- **Objective 1**
In the wetlands land-use text below, list the places where the text says tourists stay in hotels.

Wetlands Conservation 1: Land Use
WETLANDS CONSERVATION 1: Land use
Adelaide River floodplains, endangered by mimosa (M. Michie)
The wetlands are subject to various types of land use. In much of Kakadu National Park, Aboriginal owners hold title to the land and lease it back to the government, and all of the land east of the East Alligator River is in Arnhemland. There are two main mineral leases, Ranger and Koongarra, which operate under strictly controlled conditions. Some pastoral leases are held in the district for both buffalo grazing and cattle production, notably in the Mary River area. Both horticulture and aquaculture industries operate in the same area, although on a comparatively small scale.The Top End wetlands are fortunately located in a part of the world that has been left relatively unchanged by humans. The only significant change to the environment was the regular use of fire by the Aboriginal hunters and gatherers, and in 40,000 years or more, the wildlife of the region had adapted to this regime. The wetlands of the NT have retained their dramatic landscapes and ecosystems for thousands of years and, as part of the national estate, it is hoped that they will continue to hold these values intact well into the future.
Commercial operators run nature-based tours on land and on three of the main rivers. The tours focus on both cultural and wildlife aspects of the region and cater for Australian and overseas tourists. More than 20,000 tourists visited Kakadu National Park in 1993; in 1999/2000 the number was over 200,000. Tourists are accommodated at wilderness camps (Wildman/Mary Rivers), hotels (Jabiru, Cooinda, Mary River), budget hostels (Border Store) and a tourist village on the South Alligator River. There are also camping sites within Kakadu National Park.
Recreational fishing is very important for both locals and tourists alike, and this aspect of land use is linked strongly to the identity and lifestyle of the Top End.
The freshwater swamps that sustain all these activities support one of the two most important breeding aggregations of the unique magpie goose. The swamps are under threat from saltwater intrusion and invasion of exotic weed species. To encompass all of these factors within a broad conservation framework is a challenge to all involved in the Mary River floodplain: government landowners, the tourism industry and visitors. The parks and reserves in the area play an increasingly important role with respect to the overall conservation of the natural values, although conservation measures taken outside the park estate on private land by private individuals will be equally important. (Conservation Commission of NT, 1993)
Parks and reserves take up 25% of the Top End wetlands region. Besides Kakadu National Park (under Commonwealth Government administration through a management board) there are a number of parks and reserves which are the responsibility of the Northern Territory Government, such as Fogg Dam and Mary River Conservation Reserves. The Wildman reserve has been incorporated into the Mary River National Park that lies on either side of the Arnhem Highway. There are plans to develop the lower Adelaide River into a tourist attraction, linking up with Fogg Dam and Window on the Wetlands Visitor Centre at Beatrice Hill.

[Extracted data entries]

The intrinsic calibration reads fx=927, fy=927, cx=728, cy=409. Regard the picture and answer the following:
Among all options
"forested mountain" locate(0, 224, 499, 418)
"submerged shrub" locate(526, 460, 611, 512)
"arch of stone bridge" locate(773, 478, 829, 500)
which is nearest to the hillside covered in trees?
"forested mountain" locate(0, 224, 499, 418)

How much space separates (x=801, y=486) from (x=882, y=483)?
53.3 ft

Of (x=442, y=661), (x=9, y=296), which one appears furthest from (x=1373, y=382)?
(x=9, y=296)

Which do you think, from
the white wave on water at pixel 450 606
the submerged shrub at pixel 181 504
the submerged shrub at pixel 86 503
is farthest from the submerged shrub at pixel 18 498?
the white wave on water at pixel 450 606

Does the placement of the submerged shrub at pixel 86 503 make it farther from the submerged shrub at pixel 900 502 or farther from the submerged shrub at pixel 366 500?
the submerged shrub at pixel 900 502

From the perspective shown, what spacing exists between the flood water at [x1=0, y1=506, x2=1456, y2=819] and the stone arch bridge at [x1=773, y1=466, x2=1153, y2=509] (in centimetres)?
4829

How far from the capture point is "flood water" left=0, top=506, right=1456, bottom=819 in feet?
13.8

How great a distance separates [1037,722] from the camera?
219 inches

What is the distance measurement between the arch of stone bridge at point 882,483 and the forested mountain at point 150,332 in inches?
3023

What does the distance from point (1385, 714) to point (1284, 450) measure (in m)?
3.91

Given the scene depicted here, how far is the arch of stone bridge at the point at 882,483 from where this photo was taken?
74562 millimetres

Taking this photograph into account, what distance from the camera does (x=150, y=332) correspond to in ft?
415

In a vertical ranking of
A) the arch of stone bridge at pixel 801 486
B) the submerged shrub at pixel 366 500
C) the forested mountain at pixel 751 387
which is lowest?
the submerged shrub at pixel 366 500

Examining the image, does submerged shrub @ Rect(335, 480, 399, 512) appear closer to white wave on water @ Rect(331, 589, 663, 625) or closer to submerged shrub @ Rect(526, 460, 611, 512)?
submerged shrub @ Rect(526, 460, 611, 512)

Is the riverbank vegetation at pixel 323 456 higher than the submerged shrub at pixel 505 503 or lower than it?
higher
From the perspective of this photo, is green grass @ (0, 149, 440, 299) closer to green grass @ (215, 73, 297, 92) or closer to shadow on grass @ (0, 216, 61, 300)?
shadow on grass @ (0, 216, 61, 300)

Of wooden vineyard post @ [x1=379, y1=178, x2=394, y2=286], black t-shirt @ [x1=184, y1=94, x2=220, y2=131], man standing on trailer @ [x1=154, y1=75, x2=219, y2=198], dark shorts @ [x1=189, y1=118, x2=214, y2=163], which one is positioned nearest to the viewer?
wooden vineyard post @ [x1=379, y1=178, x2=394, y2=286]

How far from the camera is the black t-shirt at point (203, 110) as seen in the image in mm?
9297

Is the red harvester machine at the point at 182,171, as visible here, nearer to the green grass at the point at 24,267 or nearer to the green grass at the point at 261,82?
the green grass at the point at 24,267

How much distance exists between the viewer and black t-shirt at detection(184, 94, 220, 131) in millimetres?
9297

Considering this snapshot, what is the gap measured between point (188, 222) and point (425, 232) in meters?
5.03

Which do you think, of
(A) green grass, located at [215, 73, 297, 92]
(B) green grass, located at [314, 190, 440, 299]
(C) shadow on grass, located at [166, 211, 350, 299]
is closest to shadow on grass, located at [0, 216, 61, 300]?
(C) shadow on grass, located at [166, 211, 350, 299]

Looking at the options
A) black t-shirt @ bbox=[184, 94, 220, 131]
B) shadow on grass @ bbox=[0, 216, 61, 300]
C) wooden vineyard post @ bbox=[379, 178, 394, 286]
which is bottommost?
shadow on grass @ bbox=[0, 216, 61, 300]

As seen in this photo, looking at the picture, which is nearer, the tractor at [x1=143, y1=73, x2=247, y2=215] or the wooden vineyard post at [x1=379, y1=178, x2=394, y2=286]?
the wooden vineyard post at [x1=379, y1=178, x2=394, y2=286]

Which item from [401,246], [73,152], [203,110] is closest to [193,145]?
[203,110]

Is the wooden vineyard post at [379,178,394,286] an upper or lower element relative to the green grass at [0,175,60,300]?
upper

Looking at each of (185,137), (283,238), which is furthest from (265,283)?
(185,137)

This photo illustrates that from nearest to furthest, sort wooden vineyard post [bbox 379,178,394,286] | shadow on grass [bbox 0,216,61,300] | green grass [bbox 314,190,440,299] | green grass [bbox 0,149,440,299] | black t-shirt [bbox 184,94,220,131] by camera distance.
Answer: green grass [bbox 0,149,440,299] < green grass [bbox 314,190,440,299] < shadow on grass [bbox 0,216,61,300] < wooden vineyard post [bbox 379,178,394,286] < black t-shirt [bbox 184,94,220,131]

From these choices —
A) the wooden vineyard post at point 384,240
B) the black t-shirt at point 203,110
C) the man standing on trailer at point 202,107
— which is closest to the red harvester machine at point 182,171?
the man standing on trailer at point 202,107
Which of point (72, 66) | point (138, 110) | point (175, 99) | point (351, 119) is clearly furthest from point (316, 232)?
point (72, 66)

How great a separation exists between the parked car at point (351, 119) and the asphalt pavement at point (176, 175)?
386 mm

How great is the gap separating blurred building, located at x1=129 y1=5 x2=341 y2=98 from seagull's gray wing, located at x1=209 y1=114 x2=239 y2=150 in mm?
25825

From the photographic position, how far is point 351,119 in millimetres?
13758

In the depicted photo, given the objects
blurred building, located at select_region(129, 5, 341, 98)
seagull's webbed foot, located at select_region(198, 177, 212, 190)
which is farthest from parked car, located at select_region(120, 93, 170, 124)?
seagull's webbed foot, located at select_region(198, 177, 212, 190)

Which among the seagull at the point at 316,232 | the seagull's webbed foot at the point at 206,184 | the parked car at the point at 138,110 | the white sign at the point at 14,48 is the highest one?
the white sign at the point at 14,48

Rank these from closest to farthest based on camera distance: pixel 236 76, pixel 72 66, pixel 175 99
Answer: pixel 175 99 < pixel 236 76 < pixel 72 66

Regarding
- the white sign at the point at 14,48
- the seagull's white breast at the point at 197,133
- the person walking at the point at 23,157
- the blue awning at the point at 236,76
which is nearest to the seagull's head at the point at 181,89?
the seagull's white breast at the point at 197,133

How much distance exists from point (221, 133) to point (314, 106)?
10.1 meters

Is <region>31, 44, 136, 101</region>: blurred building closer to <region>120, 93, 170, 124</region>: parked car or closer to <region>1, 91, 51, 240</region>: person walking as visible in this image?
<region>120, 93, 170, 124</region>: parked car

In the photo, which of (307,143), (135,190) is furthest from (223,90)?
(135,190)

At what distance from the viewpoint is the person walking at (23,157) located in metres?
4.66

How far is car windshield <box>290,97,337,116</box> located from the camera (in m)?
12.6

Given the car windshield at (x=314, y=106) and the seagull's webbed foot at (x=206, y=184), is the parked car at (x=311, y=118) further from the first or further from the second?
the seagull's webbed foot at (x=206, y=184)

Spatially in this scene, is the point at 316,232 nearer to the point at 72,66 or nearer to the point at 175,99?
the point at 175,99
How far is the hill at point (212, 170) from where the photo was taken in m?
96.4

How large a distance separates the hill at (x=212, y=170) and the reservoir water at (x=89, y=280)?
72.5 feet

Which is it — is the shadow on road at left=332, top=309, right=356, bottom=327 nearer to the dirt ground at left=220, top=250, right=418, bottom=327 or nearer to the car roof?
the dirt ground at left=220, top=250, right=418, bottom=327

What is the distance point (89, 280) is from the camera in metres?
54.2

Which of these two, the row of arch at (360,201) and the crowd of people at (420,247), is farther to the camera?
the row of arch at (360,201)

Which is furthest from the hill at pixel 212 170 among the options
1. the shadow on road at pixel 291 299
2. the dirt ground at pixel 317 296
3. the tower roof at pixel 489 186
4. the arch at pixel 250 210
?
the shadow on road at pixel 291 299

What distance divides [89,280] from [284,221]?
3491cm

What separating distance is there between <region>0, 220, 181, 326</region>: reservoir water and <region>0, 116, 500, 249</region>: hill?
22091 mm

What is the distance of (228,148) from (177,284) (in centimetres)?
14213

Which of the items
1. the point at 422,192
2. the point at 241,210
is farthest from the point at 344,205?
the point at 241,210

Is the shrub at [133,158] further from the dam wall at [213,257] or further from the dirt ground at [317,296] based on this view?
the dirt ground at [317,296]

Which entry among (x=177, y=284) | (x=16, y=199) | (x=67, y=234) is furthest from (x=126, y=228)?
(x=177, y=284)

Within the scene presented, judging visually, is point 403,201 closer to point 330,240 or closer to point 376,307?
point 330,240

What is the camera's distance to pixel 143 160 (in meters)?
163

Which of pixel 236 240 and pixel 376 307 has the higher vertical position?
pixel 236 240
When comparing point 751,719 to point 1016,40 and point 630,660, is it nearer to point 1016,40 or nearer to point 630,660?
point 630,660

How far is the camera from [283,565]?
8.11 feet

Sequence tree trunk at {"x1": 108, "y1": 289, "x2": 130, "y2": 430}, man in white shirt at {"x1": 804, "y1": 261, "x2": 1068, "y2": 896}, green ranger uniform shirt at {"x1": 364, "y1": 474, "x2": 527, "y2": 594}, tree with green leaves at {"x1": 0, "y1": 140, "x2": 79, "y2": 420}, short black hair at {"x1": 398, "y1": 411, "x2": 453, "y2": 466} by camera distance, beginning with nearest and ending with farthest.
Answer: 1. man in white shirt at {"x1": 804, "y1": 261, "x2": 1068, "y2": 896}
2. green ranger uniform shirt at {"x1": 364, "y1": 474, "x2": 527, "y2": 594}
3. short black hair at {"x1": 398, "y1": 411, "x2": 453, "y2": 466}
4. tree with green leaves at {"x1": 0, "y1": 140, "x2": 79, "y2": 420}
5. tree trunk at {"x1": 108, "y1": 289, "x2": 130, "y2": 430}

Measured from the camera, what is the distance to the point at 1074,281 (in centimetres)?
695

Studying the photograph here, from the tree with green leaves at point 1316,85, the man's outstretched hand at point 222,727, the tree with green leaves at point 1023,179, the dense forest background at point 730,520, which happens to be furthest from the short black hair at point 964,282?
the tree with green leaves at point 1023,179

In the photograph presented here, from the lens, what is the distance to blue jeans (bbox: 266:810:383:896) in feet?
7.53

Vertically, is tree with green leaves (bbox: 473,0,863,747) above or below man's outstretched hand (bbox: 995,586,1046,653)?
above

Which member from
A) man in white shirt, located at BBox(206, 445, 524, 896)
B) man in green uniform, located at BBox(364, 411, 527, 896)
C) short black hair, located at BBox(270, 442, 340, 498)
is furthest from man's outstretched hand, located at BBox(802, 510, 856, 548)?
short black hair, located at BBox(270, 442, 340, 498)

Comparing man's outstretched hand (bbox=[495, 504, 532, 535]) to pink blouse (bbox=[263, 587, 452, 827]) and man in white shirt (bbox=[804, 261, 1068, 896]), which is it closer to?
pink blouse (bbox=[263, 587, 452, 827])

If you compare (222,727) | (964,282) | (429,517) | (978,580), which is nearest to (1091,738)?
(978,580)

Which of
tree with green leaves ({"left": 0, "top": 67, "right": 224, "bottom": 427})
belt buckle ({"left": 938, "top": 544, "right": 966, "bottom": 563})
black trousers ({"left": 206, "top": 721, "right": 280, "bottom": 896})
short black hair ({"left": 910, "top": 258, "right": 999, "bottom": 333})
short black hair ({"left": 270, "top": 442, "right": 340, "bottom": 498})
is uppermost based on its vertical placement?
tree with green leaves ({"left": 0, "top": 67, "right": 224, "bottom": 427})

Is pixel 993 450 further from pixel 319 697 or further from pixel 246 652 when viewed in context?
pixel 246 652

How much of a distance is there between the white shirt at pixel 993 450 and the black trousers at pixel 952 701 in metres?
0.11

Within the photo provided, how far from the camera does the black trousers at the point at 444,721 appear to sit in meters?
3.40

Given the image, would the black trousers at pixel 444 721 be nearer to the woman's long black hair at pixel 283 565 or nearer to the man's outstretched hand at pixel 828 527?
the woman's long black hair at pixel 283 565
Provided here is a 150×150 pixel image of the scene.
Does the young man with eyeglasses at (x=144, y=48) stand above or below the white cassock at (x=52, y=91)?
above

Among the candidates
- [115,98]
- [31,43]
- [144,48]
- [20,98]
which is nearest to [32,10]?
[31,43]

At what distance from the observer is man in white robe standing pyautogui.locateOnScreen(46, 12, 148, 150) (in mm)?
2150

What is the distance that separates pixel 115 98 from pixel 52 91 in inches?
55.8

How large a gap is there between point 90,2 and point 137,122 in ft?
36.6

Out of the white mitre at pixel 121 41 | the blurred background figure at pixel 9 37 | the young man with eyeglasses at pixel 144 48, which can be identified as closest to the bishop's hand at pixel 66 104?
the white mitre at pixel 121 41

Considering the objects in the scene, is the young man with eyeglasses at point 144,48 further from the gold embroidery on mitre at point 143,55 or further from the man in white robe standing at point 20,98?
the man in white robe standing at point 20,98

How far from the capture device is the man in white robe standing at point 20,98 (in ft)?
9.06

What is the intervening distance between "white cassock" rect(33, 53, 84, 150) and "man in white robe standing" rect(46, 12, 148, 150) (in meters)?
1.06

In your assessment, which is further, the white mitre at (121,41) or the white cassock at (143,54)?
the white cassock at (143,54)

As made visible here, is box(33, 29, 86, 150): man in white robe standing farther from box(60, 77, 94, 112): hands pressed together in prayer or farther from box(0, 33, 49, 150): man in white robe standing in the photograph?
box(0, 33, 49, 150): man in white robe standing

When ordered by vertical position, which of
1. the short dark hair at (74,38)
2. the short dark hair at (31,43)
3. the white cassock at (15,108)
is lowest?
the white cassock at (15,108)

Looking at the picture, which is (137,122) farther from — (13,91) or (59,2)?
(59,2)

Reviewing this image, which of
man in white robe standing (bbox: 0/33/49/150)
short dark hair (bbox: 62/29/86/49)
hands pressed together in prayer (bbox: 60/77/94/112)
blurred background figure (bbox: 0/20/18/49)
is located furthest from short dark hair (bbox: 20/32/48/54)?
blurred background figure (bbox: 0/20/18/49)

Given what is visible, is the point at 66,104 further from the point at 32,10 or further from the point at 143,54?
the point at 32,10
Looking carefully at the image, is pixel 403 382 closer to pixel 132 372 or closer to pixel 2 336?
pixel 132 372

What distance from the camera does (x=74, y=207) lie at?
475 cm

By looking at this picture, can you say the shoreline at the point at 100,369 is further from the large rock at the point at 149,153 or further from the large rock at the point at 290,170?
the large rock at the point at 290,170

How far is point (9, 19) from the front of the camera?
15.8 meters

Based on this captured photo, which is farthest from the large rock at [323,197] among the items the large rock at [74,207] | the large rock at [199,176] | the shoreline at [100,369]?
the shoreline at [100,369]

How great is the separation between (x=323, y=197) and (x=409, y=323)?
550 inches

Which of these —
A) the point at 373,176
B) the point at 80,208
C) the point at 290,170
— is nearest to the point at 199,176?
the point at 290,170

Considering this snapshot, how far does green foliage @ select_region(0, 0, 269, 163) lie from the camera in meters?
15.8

- **Objective 2**
Collect every row that contains the word "items", treating uppercase and lowercase as different.

- **Task solution 1**
Jabiru, Cooinda, Mary River

- **Task solution 2**
Which of the items
Based on this captured photo, which is farthest from the large rock at [323,197] among the items the large rock at [74,207] | the large rock at [199,176] | the shoreline at [100,369]?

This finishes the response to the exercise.